The unprecedented cleaning regimen on subways, buses, paratransit, and commuter rails will continue.  -  MTA

The unprecedented cleaning regimen on subways, buses, paratransit, and commuter rails will continue.

MTA

New York’s Metropolitan Transportation Authority (MTA) re-launched 24-hour subway service on Monday as the state continues its economic and social reopening.

The subway system was closed overnight for the first time in the agency’s 116 years in May 2020, to allow the MTA to undertake an unprecedented cleaning regimen to protect employees and customers from COVID-19. When it began, the closure covered 1 a.m. to 5 a.m.; on February 15 Gov. Cuomo announced a partial resumption of overnight service, reducing the overnight closure in half, from 2 a.m. to 4 a.m.  

The resumption of overnight subway service comes as subway ridership is trending upward toward a recovery. On Friday, March 12 subway ridership hit the 1.9 million mark for the first time since the onset of the COVID-19 pandemic a year ago. On April 9, subway ridership surpassed the two million mark, and on May 10 surpassed the 2.2 million riders, a new single-day record.  The news comes on the heels of the MTA's multifaceted communications and marketing #TaketheTrain and #TaketheBus campaigns aimed at bringing customers back to the system.  

“The subway returning to 24-hour service is a signal that we are closer than we have ever been to normal life,” said Sarah Feinberg, interim president of NYC Transit. “We would not be at this point without the sacrifice and dedication of the whole NYC Transit team. It is thanks to their heroic effort throughout this pandemic — coming into work, moving essential workers, keeping the system as clean as it has ever been — that we can return New York City to the city that never sleeps.”  

Prior to the pandemic, average weekday ridership totals on subways routinely exceeded 5.5 million. That figure fell by more than 90% to a low of roughly 300,000 daily trips last April as the number of COVID-19 cases peaked in the New York City area. The low point of bus ridership was 278,067 on April 12, 2020. Average weekday ridership in April 2020 was 463,763. MTA employees continued to provide service for the frontline healthcare professionals and other essential workers who needed to get to work during some of the most troubling days in New York City history.

The unprecedented cleaning regimen on subways, buses, paratransit, and commuter rails will continue. Stations will be disinfected at least twice daily and rolling stock at least once daily. Since the May 6 closure a year ago the MTA has piloted disinfecting methods such as ultraviolet light, antimicrobial sprays which will allow the disinfecting to remain at high levels. Masks are still required while riding mass transit; mask compliance on subways and buses has been nearly universal with 98% compliance on subways and 99% on buses.  

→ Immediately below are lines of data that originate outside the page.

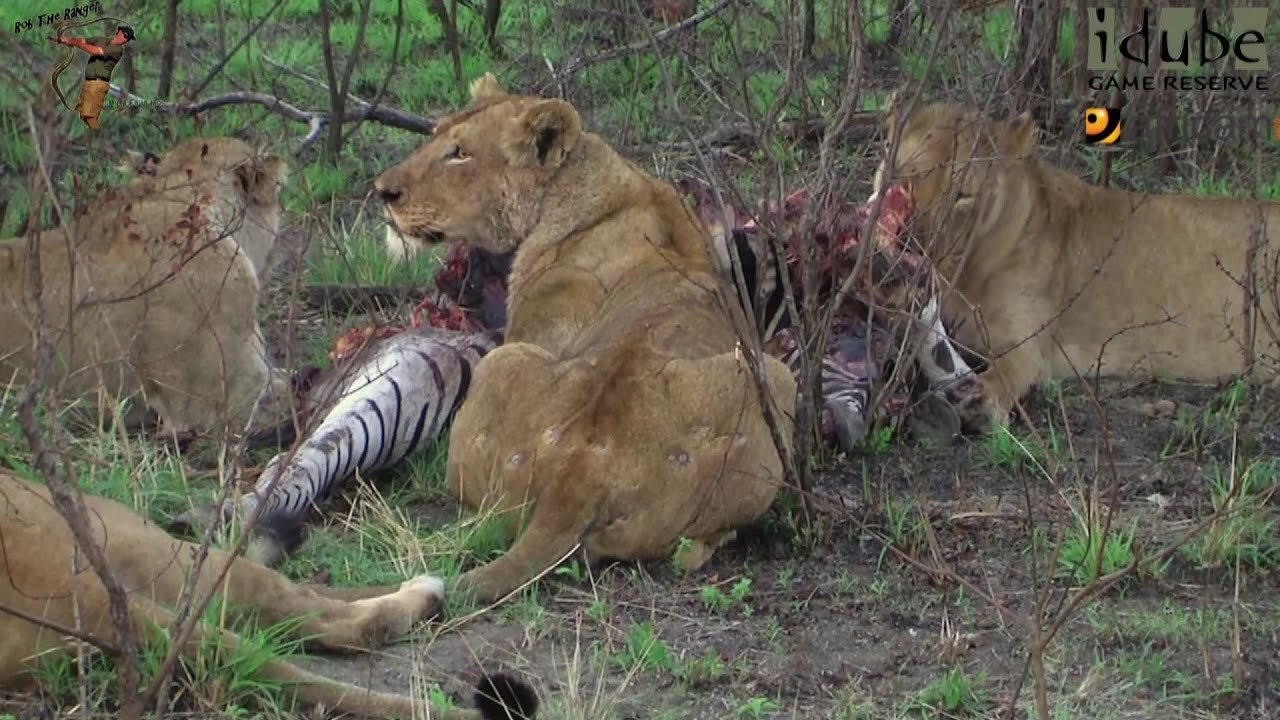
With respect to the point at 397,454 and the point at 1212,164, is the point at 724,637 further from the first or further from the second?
the point at 1212,164

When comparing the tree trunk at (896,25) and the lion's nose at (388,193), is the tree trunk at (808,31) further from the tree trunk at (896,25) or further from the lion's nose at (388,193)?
the lion's nose at (388,193)

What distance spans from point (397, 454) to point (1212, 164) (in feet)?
12.3

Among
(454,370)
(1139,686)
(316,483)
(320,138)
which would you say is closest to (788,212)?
(454,370)

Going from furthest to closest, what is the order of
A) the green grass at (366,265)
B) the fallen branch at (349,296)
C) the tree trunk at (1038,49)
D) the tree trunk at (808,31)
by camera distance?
the tree trunk at (808,31), the tree trunk at (1038,49), the green grass at (366,265), the fallen branch at (349,296)

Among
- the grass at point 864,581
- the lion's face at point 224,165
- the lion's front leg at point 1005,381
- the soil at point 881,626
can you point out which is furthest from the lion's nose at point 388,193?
the lion's front leg at point 1005,381

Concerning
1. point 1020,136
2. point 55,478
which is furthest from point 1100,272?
point 55,478

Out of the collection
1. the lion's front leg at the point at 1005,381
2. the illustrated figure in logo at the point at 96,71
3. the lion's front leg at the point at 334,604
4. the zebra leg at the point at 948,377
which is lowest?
the lion's front leg at the point at 1005,381

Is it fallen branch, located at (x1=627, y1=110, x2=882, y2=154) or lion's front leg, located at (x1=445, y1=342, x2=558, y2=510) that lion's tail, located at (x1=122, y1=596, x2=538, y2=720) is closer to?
lion's front leg, located at (x1=445, y1=342, x2=558, y2=510)

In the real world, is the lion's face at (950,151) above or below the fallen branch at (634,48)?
below

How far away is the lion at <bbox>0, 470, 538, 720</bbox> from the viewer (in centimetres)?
326

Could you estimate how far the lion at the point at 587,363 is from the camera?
13.9ft

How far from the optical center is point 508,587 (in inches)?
161

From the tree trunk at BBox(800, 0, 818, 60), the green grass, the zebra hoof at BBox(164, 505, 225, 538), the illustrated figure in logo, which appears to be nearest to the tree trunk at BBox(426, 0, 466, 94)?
the tree trunk at BBox(800, 0, 818, 60)

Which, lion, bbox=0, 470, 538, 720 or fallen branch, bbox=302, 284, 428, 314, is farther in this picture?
fallen branch, bbox=302, 284, 428, 314
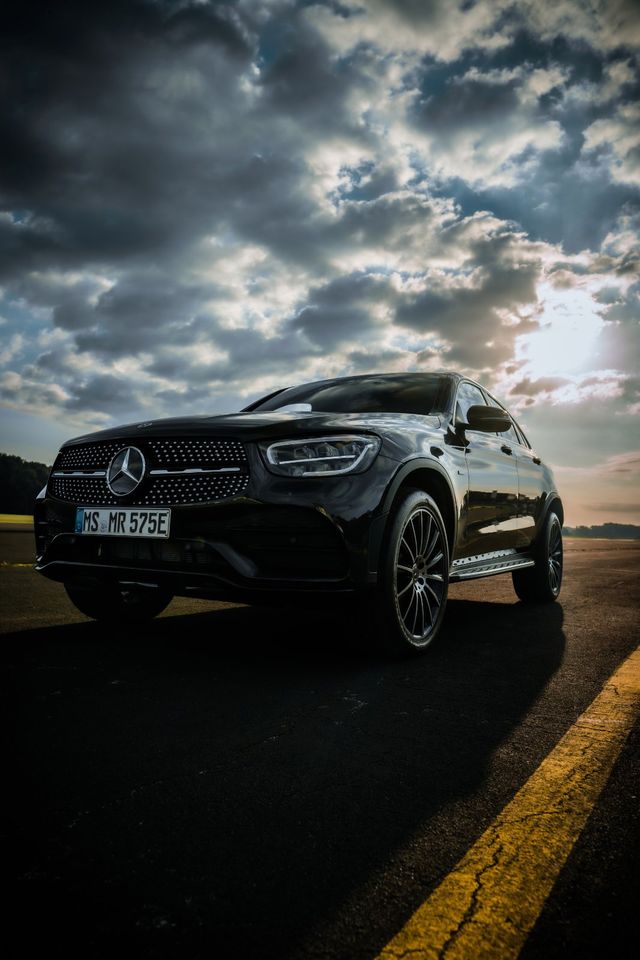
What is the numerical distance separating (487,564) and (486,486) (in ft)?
1.78

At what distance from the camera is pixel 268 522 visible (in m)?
2.89

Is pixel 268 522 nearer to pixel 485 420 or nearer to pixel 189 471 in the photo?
pixel 189 471

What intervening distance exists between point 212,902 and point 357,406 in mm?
3468

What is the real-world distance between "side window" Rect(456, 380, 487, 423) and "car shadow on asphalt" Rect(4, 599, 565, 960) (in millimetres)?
1757

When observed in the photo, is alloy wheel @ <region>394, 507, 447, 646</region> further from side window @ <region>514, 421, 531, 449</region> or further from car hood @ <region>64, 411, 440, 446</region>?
side window @ <region>514, 421, 531, 449</region>

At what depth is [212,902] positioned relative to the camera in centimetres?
120

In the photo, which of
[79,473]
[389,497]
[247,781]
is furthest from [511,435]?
[247,781]

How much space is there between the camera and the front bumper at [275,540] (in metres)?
2.87

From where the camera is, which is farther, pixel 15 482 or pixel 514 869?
pixel 15 482

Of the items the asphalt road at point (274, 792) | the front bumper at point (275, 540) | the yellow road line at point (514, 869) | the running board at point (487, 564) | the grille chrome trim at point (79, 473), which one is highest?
the grille chrome trim at point (79, 473)

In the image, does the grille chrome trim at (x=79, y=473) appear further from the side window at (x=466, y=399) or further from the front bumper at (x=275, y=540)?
the side window at (x=466, y=399)

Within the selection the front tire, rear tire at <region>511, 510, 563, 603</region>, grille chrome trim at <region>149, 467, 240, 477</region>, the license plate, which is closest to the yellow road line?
the front tire

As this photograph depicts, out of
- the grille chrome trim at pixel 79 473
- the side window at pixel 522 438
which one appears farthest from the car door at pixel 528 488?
the grille chrome trim at pixel 79 473

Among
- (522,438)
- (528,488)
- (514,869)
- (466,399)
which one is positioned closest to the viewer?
(514,869)
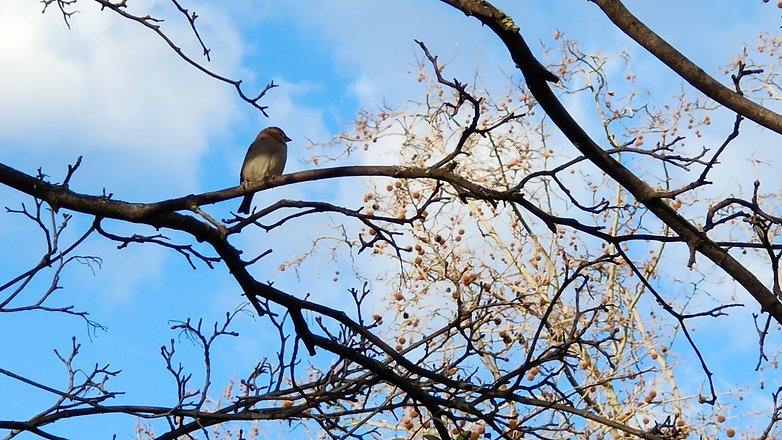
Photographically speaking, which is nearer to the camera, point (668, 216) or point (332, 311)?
point (668, 216)

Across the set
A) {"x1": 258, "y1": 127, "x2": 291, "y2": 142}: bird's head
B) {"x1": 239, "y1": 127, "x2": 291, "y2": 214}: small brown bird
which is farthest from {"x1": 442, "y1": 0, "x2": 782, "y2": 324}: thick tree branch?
{"x1": 258, "y1": 127, "x2": 291, "y2": 142}: bird's head

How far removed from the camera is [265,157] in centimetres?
657

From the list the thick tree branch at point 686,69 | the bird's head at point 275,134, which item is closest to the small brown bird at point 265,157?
the bird's head at point 275,134

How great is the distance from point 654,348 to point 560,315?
3.76 ft

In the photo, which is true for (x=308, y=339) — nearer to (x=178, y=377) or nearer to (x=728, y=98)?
(x=178, y=377)

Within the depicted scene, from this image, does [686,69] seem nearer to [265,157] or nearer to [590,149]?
[590,149]

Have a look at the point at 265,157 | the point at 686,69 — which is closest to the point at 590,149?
the point at 686,69

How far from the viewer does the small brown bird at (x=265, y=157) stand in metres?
6.56

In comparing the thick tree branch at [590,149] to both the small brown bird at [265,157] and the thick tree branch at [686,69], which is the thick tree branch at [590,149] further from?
the small brown bird at [265,157]

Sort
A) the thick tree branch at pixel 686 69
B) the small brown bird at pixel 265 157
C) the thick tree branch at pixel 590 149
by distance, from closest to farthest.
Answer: the thick tree branch at pixel 590 149, the thick tree branch at pixel 686 69, the small brown bird at pixel 265 157

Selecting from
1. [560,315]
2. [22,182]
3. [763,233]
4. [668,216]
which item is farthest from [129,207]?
[560,315]

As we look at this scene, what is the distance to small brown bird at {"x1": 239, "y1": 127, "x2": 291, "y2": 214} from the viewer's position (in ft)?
21.5

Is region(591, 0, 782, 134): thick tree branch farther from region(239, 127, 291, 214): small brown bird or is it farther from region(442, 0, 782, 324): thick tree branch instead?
region(239, 127, 291, 214): small brown bird

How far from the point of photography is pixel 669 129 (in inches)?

In an effort to get New York fully vaccinated and reopened, under the leadership of Gov. Cuomo, the MTA partnered with SOMOS Community Care, Northwell Health, and Westchester Medical Center on eight pop-up vaccination sites throughout its operating region. Customers and MTA employees can get vaccinated at the sites. Anyone who received the vaccine at these pop-up locations received either a free seven-day MetroCard or free round-trip Long Island Rail Road or Metro-North ticket.  

The effort to help get every New Yorker vaccinated comes as the MTA gets its workforce vaccinated. The MTA has stood up employee vaccination sites throughout its region. More than 30,000 employees have received at least their first dose of the vaccine.   

The MTA will also continue to protect its employees and customers with personal protective equipment. So far, the MTA has acquired nearly 27 million masks to date. In addition to the over eight million masks available for customers, the authority has also made available 750,000 2-oz. bottles of hand sanitizer. Additionally, the MTA has distributed to its workforce 18.7 million masks, 20.3 million pairs of gloves, 122,000 gallons of hand sanitizer, 260,000 7-oz., and 2-oz. bottles of hand sanitizer, 13.7 million individual sanitizing cleaning wipes, 277,000 gallons of cleaning solution, and 18,000 face shields.